GROSSETO – «Negli ultimi anni il rapporto tra impresa e pubblica amministrazione ha acquisito una crescente centralità. La burocrazia è percepita come uno dei principali nemici della piccola impresa: la complessità e la mancata “proporzionalità” degli adempimenti alle dimensioni d’impresa sono diventati uno dei maggiori problemi». A parlare è Renzo Alessandri, direttore Cna che espone i risultati di un sondaggio tra le aziende. «Al riguardo, CNA, ha effettuato un sondaggio che ha coinvolto un campione di 2.400 imprese e che si è appena concluso. I risultati che ne sono scaturiti possono essere così riassunti e sintetizzati.

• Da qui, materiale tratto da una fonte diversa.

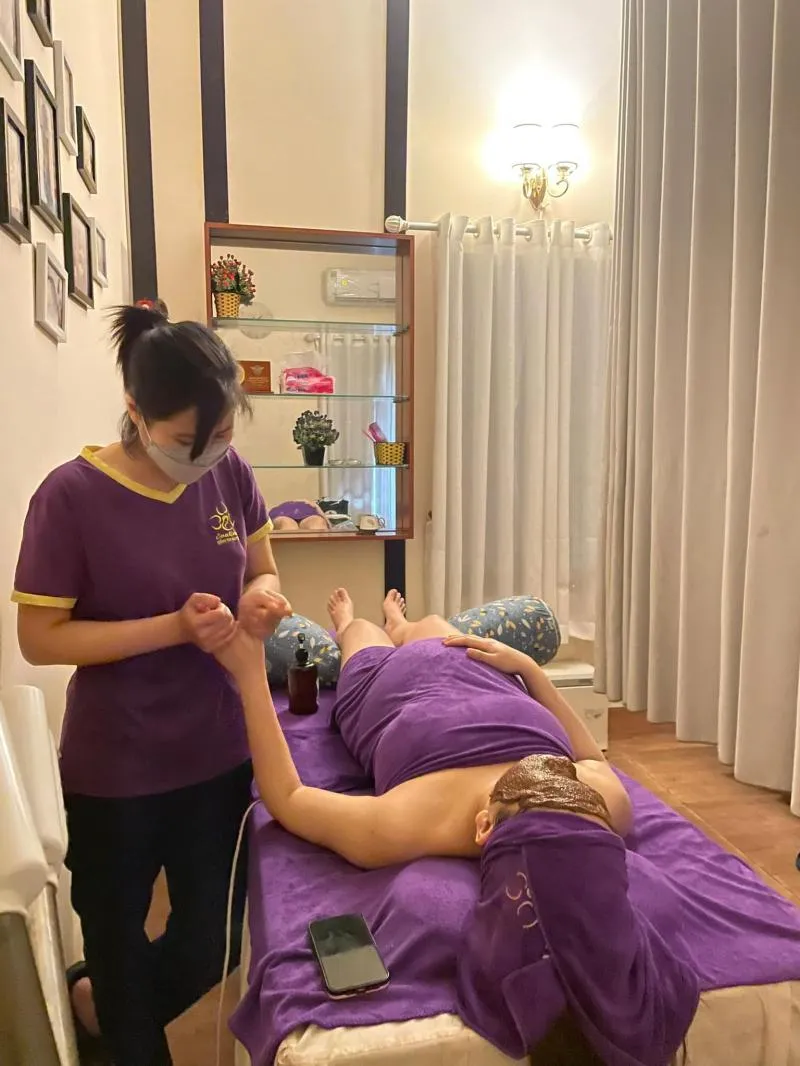 Top 7 Spa dành cho bà bầu tốt nhất tại Hà Nội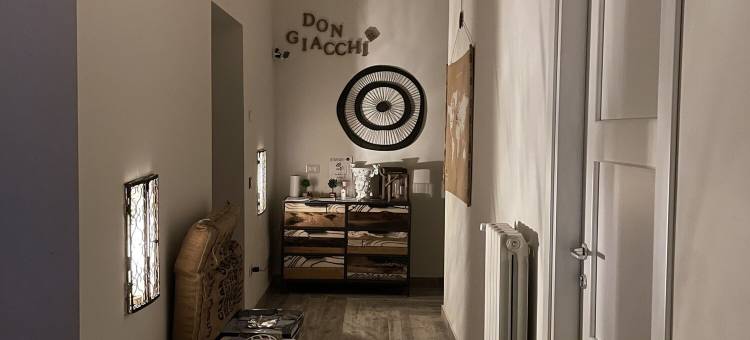 吉亚齐先生乡村别墅酒店(Don Giacchì Country House)图片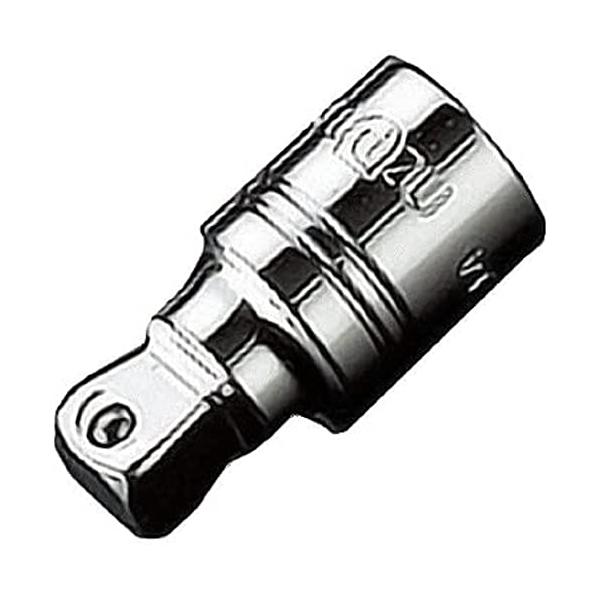 【ご購入後の当店からの連絡はご登録のメールアドレスに通知いたします。必ずご確認ください】【商品概要】D:12L:25差込角:6.3sq.振角:約13度【商品説明】パワーフィットストレートホールド機構を採用通常取付け位置(フレックス状態)より...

Il 75,7% delle imprese (con meno di dieci addetti) ritiene che la burocrazia sia uno dei principali “freni” allo sviluppo della loro attività (nelle imprese con più di dieci addetti, tale percentuale scende al 68%). Per il 72% del campione la complessità degli adempimenti è il principale difetto della burocrazia. La difficile comprensibilità delle norme sottrae troppo tempo all’attività aziendale: il 41,8% delle imprese parla di a tre giorni al mese (24 ore lavorative) ma per il 30,7% si arriva addirittura a 5 (ben 40 ore).
Di conseguenza, affidare il disbrigo delle pratiche burocratiche a soggetti specializzati (associazioni di categoria o altri soggetti abilitati) diventa una scelta pressoché obbligata. La percezione su quanto realizzato in materia è scarsa e gli interventi di semplificazione amministrativa attuati negli anni della crisi sono considerati poco incisivi dal 75% delle imprese; Il livello di informatizzazione delle PA è ritenuto inadeguato da circa il 53% di queste: solo un’impresa su tre riesce a sbrigare la metà delle pratiche per via telematica. Gli imprenditori assumono la riforma della Pubblica Amministrazione come uno degli obiettivi prioritari. La maggiore informatizzazione della PA è associata, infatti, ad una maggiore agilità e tempestività di questa».
«Il “malessere” maggiore, nei confronti della burocrazia si registra tra le imprese che operano nei settori gravati da una maggiore regolamentazione (costruzioni, istallazione impianti, autoriparazione e servizi alle imprese) mentre, tra le imprese manifatturiere, il giudizio appare leggermente più sfumato – prosegue Alessansdri -. Sembra essersi affermata una consapevolezza, quella che mette in relazione la ripartenza economica alla qualità della legislazione e allo snellimento (significativo) del carico burocratico che grava sulle imprese. Il processo legislativo, purtroppo, non sembra però andare in questa direzione: basti dire che per ogni norma abrogata, di solito, ne vengono introdotte 1,3. Gli esempi di una crescente e continua complicazione, con cui anche le PMI della nostra provincia sono chiamate a fare i conti, si sprecano».
«La mortalità delle imprese, negli ultimi anni, ha superato ampiamente la natalità. Il numero delle aziende iscritte all’Albo, in provincia, è sceso a fine marzo a 5.925 unità; da gennaio a giugno di quest’anno, nella nostra provincia, sono cessate 339 imprese artigiane a fronte di 242 costituite (in Toscana le cessazioni, nello stesso periodo, sono state 5.736 a fronte di 4.875 iscrizioni). Se qualcuno intende “sterilizzare” la già scarsa propensione all’impresa – conclude Alessandri -, sappia che è sulla strada giusta».